Monday, May 17, 2004

Cicadas don't hurt people -- people hurt people

One of my most unpleasant memories from childhood involves cicadas, those noisy, absurdly large and generally sluggish insects that seem to have no other real function than to freak people out. They certainly gave me pause when I went off for my first really long session at sleepaway camp and found the campsite infested with them. The steady, unsettling sound of their chirping was the soundtrack for camp life, and swatting aside their heavy bodies or crunching them underfoot was a major activity. Not one I'd signed up for, alas, and so although I had ambitiously begged my parents to let me stay at camp for two whole weeks, I begged with equal desperation for them to let me come home after four days. The main reason may have been that I wanted to avoid a weekend hike with only egg salad sandwiches for sustenance, but the cicadas didn't help make me feel more like roughing it. Maybe my parents had been creeped out by the bugs, too, because they let me quit the place without too many "I told you so's."
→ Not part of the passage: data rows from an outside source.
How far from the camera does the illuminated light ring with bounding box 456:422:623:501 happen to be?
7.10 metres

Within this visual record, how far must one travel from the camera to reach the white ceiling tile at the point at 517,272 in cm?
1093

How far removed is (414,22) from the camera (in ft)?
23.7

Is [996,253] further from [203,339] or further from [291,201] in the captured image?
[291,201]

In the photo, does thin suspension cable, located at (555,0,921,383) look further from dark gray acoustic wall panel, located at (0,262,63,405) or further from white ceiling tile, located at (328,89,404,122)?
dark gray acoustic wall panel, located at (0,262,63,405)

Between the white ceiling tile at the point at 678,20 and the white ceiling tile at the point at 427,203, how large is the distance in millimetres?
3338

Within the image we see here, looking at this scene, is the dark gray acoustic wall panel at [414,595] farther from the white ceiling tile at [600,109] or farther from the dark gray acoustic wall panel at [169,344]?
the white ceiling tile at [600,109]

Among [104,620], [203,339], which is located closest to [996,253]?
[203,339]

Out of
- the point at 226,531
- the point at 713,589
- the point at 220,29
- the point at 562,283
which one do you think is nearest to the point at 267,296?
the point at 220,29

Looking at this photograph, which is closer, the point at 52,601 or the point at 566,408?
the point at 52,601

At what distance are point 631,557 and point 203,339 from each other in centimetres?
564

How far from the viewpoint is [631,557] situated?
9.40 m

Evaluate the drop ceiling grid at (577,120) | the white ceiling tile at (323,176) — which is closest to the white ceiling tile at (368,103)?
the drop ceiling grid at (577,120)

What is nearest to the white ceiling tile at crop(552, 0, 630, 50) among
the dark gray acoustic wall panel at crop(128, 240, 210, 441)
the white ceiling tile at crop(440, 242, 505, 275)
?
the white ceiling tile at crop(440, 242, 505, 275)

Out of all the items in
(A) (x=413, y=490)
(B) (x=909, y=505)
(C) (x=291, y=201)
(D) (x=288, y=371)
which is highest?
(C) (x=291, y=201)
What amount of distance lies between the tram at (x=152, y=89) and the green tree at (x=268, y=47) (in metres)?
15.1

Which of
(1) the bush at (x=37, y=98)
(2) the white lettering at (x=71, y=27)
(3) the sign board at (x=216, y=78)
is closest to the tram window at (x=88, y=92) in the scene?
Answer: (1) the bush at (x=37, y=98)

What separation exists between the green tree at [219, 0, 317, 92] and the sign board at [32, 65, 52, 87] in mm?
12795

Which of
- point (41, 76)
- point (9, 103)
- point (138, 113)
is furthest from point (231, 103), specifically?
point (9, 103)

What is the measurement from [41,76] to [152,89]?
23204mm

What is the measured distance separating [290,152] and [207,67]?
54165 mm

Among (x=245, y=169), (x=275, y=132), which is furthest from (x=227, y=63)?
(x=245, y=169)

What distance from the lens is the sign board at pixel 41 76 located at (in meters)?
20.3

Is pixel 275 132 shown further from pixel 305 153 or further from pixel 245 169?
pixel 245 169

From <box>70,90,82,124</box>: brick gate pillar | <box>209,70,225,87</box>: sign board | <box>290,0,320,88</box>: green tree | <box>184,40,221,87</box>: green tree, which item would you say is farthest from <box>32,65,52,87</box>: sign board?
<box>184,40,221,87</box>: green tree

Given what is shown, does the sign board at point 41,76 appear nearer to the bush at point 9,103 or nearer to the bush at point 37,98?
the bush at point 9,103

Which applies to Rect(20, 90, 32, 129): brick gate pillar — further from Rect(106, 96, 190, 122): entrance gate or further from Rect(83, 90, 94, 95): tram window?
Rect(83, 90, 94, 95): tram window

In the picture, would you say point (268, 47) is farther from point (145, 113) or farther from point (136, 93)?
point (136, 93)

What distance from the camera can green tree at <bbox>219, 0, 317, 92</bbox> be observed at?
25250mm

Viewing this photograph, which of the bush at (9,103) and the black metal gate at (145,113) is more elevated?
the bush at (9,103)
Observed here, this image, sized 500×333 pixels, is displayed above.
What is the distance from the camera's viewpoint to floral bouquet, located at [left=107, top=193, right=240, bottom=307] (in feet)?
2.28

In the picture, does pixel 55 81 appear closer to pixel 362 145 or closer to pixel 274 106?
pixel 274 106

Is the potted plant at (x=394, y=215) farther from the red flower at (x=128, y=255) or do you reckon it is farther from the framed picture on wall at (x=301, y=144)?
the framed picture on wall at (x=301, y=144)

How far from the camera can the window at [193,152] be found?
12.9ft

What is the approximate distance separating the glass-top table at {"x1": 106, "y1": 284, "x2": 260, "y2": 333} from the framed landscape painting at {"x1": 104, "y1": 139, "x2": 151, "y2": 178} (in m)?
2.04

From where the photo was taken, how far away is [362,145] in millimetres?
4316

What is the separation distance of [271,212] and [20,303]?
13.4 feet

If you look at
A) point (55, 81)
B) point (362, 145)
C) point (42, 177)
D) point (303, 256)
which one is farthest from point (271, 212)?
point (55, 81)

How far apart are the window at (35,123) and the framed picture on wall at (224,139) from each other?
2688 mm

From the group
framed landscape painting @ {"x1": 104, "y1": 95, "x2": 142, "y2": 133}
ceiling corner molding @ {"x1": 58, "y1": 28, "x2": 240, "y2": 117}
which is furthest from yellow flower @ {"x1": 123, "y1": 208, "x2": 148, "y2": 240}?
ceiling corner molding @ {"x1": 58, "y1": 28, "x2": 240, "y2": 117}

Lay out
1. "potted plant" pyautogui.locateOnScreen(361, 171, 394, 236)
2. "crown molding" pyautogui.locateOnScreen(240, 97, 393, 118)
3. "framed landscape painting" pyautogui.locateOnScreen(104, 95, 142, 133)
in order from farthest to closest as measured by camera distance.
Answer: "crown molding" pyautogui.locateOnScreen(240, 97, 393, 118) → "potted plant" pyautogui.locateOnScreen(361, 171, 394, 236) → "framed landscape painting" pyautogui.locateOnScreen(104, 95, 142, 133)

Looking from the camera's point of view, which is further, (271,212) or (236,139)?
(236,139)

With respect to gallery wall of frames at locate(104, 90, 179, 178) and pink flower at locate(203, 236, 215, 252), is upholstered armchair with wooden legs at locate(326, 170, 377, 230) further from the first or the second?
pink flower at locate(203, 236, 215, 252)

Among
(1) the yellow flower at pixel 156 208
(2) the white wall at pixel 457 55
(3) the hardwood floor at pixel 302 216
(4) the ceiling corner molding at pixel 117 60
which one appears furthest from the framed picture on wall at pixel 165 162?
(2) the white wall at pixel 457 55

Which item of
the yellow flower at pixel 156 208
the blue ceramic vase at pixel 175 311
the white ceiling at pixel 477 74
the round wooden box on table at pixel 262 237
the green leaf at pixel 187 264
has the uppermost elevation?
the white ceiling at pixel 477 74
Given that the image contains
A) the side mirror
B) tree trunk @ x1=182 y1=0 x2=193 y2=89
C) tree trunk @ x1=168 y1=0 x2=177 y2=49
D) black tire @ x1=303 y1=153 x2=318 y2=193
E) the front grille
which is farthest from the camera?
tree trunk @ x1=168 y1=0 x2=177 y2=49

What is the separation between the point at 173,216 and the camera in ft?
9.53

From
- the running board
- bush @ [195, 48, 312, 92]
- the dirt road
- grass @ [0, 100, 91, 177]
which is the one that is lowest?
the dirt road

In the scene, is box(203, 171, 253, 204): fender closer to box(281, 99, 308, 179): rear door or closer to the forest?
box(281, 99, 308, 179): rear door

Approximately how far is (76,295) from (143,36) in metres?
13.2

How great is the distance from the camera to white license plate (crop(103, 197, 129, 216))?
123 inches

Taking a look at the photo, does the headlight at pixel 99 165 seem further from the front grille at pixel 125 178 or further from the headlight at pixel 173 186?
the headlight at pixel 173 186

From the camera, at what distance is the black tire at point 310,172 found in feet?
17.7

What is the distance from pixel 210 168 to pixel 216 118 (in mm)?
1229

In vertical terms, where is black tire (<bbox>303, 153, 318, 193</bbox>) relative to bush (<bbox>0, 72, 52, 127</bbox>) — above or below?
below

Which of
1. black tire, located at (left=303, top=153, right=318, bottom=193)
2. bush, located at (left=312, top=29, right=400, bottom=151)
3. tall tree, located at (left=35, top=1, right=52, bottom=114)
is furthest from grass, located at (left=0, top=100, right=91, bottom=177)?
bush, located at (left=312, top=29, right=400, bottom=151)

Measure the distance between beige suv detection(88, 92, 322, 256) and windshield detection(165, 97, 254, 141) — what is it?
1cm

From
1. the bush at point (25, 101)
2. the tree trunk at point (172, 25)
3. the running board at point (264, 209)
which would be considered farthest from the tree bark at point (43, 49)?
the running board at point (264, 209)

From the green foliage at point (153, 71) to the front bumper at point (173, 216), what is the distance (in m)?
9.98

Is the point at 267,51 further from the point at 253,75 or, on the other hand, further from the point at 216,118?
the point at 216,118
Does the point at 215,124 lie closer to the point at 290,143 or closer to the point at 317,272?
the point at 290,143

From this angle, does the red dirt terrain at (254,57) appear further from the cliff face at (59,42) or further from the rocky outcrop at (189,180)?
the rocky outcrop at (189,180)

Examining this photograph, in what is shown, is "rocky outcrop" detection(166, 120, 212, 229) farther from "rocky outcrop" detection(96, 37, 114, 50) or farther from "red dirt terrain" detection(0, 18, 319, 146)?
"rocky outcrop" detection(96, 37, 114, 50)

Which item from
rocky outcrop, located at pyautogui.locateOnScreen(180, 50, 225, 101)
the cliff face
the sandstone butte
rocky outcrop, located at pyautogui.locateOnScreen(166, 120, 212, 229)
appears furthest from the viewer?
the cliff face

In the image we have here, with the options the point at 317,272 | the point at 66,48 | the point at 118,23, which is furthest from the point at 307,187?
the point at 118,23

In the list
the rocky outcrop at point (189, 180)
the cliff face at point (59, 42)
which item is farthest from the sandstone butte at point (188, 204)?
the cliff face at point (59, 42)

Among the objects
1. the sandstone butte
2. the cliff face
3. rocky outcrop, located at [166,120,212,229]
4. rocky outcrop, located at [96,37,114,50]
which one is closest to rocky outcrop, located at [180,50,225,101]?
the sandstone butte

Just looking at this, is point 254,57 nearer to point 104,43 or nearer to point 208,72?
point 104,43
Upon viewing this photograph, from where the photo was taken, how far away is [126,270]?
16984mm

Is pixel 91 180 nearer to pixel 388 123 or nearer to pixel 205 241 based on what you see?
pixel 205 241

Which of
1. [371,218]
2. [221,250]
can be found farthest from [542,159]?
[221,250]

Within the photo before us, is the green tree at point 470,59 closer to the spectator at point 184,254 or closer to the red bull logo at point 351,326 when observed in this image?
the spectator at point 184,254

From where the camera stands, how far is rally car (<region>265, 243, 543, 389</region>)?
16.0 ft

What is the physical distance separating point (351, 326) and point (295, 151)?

So when I saw a headline on Yahoo! News that read Pediatrician Warns Parents About Cicadas, I felt somehow vindicated -- it wasn't just the unreasonable panic of a spoiled and sheltered camp-o-phobe that sent me running; those bugs really are dangerous! But no; what the headline should have said was, "Pediatricians Warn Parents That Their Children Are Stupid." Swarms of cicadas, as we may be seeing this summer, do up the number of emergency-room calls for little ones, but it's not the bugs that are doing the damage, it's panicked reactions to the bugs -- kids running away from them and into brick walls, kids trying to swat them while riding bikes and losing control, kids trying to stab the bugs and missing and hitting a friends' arm instead, or a head with a baseball bat. It's like "The Darwin Awards: Junior Edition." Parents, tell your children: Cicadas won't hurt you. Just ignore them. Go about your business. Don't try to hit them or stab them or shoot them. But if you want to come home from camp, honey, that's okay.